Algorithm	Class	Concept	System Concept	Order	Error Estimation	Dense Output	Internal state	Remarks
Explicit Euler	`euler`	Dense Output Stepper	System	1	No	Yes	No	Very simple, only for demonstrating purpose
Modified Midpoint	`modified_midpoint`	Stepper	System	configurable (2)	No	No	No	Used in Bulirsch-Stoer implementation
Runge-Kutta 4	`runge_kutta4`	Stepper	System	4	No	No	No	The classical Runge-Kutta scheme, good general scheme without error control
Cash-Karp	`runge_kutta_cash_karp54`	Error Stepper	System	5	Yes (4)	No	No	Good general scheme with error estimation, to be used in controlled_error_stepper
Dormand-Prince 5	`runge_kutta_dopri5`	Error Stepper	System	5	Yes (4)	Yes	Yes	Standard method with error control and dense output, to be used in controlled_error_stepper and in dense_output_controlled_explicit_fsal.

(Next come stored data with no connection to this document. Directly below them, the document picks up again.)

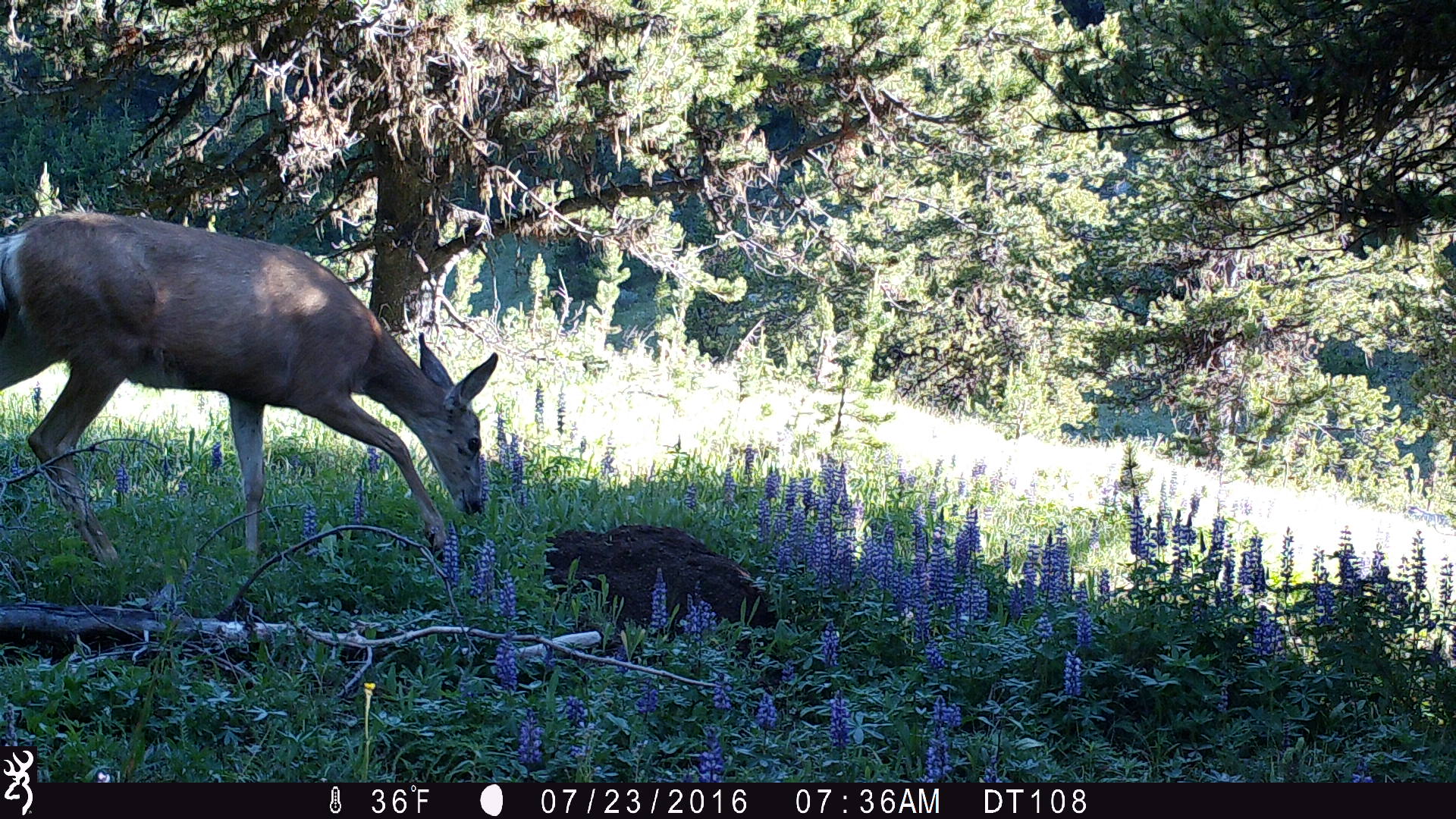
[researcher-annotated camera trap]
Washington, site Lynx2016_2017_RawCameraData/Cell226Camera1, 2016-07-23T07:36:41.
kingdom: Animalia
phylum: Chordata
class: Mammalia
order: Artiodactyla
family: Cervidae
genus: Odocoileus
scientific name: Odocoileus hemionus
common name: mule deer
Odocoileus hemionus (mule deer). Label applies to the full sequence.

Fehlberg 78	`runge_kutta_fehlberg78`	Error Stepper	System	8	Yes (7)	No	No	Good high order method with error estimation, to be used in controlled_error_stepper.
Adams Bashforth	`adams_bashforth`	Stepper	System	configurable	No	No	Yes	Multistep method
Adams Moulton	`adams_moulton`	Stepper	System	configurable	No	No	Yes	Multistep method
Adams Bashforth Moulton	`adams_bashforth_moulton`	Stepper	System	configurable	No	No	Yes	Combined multistep method
Controlled Runge-Kutta	`controlled_runge_kutta`	Controlled Stepper	System	depends	Yes	No	depends	Error control for Error Stepper. Requires an Error Stepper from above. Order depends on the given ErrorStepper
Dense Output Runge-Kutta	`dense_output_runge_kutta`	Dense Output Stepper	System	depends	No	Yes	Yes	Dense output for Stepper and Error Stepper from above if they provide dense output functionality (like `euler` and `runge_kutta_dopri5`). Order depends on the given stepper.
Bulirsch-Stoer	`bulirsch_stoer`	Controlled Stepper	System	variable	Yes	No	No	Stepper with step size and order control. Very good if high precision is required.
Bulirsch-Stoer Dense Output	`bulirsch_stoer_dense_out`	Dense Output Stepper	System	variable	Yes	Yes	No	Stepper with step size and order control as well as dense output. Very good if high precision and dense output is required.
Implicit Euler	`implicit_euler`	Stepper	Implicit System	1	No	No	No	Basic implicit routine. Requires the Jacobian. Works only with Boost.uBLAS vectors as state types.
Rosenbrock 4	`rosenbrock4`	Error Stepper	Implicit System	4	Yes	Yes	No	Good for stiff systems. Works only with Boost.uBLAS vectors as state types.
Controlled Rosenbrock 4	`rosenbrock4_controller`	Controlled Stepper	Implicit System	4	Yes	Yes	No	Rosenbrock 4 with error control. Works only with Boost.uBLAS vectors as state types.
Dense Output Rosenbrock 4	`rosenbrock4_dense_output`	Dense Output Stepper	Implicit System	4	Yes	Yes	No	Controlled Rosenbrock 4 with dense output. Works only with Boost.uBLAS vectors as state types.
Symplectic Euler	`symplectic_euler`	Stepper	Symplectic System Simple Symplectic System	1	No	No	No	Basic symplectic solver for separable Hamiltonian system
Symplectic RKN McLachlan	`symplectic_rkn_sb3a_mclachlan`	Stepper	Symplectic System Simple Symplectic System	4	No	No	No	Symplectic solver for separable Hamiltonian system with 6 stages and order 4.
Symplectic RKN McLachlan	`symplectic_rkn_sb3a_m4_mclachlan`	Stepper	Symplectic System Simple Symplectic System	4	No	No	No	Symplectic solver with 5 stages and order 4, can be used with arbitrary precision types.
Velocity Verlet	`velocity_verlet`	Stepper	Second Order System	1	No	No	Yes	Velocity verlet method suitable for molecular dynamics simulation.